Con cautela trasse un respiro. Avrebbe dovuto congratularsi con la giovane. Non c’era modo di uscirne. Se avesse avuto una mano libera, avrebbe strattonato la sua treccia fino a strapparsela dalla testa.

«Trattienila!» ordinò Zaida, alzandosi per avanzare con grazia verso Nynaeve, i suoi rossi pantaloni di seta che si agitavano mollemente sopra i suoi piedi nudi, la fusciacca rossa annodata in modo intricato che le dondolava contro la coscia. Le Cercavento si alzarono con lei e la seguirono, in ordine di rango. Caire e Tebreille si ignorarono freddamente a vicenda mentre si affrettavano a prendere posto accanto alla Maestra delle Onde, mentre Senine e Rainyn indietreggiavano di un passo dietro di lei. Obbediente, Talaan mantenne lo scudo e i vincoli su Nynaeve, lasciandola in piedi come una statua. E fumante come un pentolino rimasto troppo tempo a bollire. Lei si rifiutava di agitarsi, come un pupazzo rotto, e quello era tutto ciò che le rimaneva tranne restare immobile. Caire e Tebreille la studiarono con gelido sdegno, Kurin col duro disprezzo che provava per tutti i terricoli. La donna dal volto di pietra non sogghignava, faceva smorfie o assumeva una vera e propria espressione, ma bastava stare poco tempo insieme a lei per rendersi conto della sua opinione. Solo Rainyn mostrò un pizzico di solidarietà, un lieve sorriso mesto. Gli occhi di Zaida, senza espressione, incontrarono quelli di Nynaeve. Erano più o meno alla stessa altezza. «È trattenuta più stretta che puoi, apprendista?»
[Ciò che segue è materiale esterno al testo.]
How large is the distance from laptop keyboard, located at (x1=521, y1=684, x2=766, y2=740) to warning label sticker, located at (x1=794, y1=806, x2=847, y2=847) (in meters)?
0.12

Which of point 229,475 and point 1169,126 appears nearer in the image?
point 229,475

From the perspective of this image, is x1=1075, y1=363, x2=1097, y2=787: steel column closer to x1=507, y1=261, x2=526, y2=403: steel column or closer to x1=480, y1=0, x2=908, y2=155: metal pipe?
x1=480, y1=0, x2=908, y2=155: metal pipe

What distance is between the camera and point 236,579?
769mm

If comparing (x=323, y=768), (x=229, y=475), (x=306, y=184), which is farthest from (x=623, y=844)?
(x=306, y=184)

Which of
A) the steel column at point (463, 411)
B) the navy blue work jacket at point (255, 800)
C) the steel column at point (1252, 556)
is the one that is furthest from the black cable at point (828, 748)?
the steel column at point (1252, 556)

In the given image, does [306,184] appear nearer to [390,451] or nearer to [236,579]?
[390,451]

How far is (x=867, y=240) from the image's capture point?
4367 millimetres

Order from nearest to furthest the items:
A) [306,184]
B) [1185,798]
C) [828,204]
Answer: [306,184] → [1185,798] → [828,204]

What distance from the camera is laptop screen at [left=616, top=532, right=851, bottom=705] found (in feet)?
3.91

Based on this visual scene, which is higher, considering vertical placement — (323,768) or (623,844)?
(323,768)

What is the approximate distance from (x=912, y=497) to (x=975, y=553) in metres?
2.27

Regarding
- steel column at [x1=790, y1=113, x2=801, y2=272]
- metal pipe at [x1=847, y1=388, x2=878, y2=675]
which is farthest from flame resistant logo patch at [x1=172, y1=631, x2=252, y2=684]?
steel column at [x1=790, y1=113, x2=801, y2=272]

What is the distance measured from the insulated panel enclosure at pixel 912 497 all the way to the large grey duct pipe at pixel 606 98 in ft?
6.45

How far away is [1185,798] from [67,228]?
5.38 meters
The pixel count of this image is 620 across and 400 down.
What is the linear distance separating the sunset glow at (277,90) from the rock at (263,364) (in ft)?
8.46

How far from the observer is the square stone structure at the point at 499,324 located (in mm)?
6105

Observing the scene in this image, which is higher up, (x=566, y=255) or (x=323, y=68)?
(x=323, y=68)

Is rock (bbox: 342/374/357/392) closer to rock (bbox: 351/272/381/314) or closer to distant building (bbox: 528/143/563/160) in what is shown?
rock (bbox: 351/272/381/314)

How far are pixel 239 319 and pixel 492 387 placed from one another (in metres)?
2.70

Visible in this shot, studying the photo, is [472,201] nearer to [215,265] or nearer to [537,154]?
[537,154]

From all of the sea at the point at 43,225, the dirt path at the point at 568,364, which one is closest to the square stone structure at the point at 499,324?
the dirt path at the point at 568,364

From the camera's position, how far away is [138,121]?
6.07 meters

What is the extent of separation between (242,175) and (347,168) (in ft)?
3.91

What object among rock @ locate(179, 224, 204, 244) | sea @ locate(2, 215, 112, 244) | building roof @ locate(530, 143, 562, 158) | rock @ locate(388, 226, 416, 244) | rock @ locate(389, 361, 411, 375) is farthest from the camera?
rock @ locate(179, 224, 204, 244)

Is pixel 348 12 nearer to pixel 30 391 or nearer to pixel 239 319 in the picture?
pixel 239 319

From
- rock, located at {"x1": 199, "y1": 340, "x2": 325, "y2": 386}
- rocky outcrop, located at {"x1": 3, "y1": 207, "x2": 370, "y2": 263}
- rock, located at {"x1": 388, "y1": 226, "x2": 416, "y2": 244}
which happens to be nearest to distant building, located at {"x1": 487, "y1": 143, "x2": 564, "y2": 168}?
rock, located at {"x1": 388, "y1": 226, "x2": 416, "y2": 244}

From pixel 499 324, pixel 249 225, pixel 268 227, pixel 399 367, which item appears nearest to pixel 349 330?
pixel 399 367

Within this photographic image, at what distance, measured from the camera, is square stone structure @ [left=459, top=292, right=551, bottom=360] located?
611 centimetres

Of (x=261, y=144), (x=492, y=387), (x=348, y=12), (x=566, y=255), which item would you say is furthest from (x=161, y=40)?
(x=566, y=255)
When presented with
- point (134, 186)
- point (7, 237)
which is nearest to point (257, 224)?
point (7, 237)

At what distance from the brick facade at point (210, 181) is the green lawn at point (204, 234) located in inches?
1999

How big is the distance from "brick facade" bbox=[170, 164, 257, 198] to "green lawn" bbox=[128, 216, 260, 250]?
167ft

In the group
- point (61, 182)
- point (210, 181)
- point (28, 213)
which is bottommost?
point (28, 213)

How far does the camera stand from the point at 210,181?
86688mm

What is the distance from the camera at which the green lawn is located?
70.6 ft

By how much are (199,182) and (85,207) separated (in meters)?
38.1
Talaan fece un profondo inchino, parallelo al pavimento, toccandosi fronte, labbra e cuore. «Come hai comandato, Maestra delle Onde» disse con un sussurro.

«Che significa questo?» domandò Nynaeve. «Lasciatemi andare. Potete farla franca trattando Merilille in questo modo, ma se pensate per un solo minuto...»

«Dici che non c’è modo di spezzare questo schermo a meno che tu non sia molto più forte» la interruppe Zaida. Il suo tono era severo, ma voleva essere ascoltata, non ascoltare. «Se la Luce ci assiste, verremo a sapere se ci hai detto il vero. È risaputo come le Aes Sedai facciano ruotare la verità come un gorgo. Cercavento, voi formerete un cerchio. Kurin, tu avrai il comando. Se dovesse liberarsi, fate in modo che non provochi danni. Come incentivo... Apprendista, preparati a rovesciarla a testa in giù al mio cinque. Uno.»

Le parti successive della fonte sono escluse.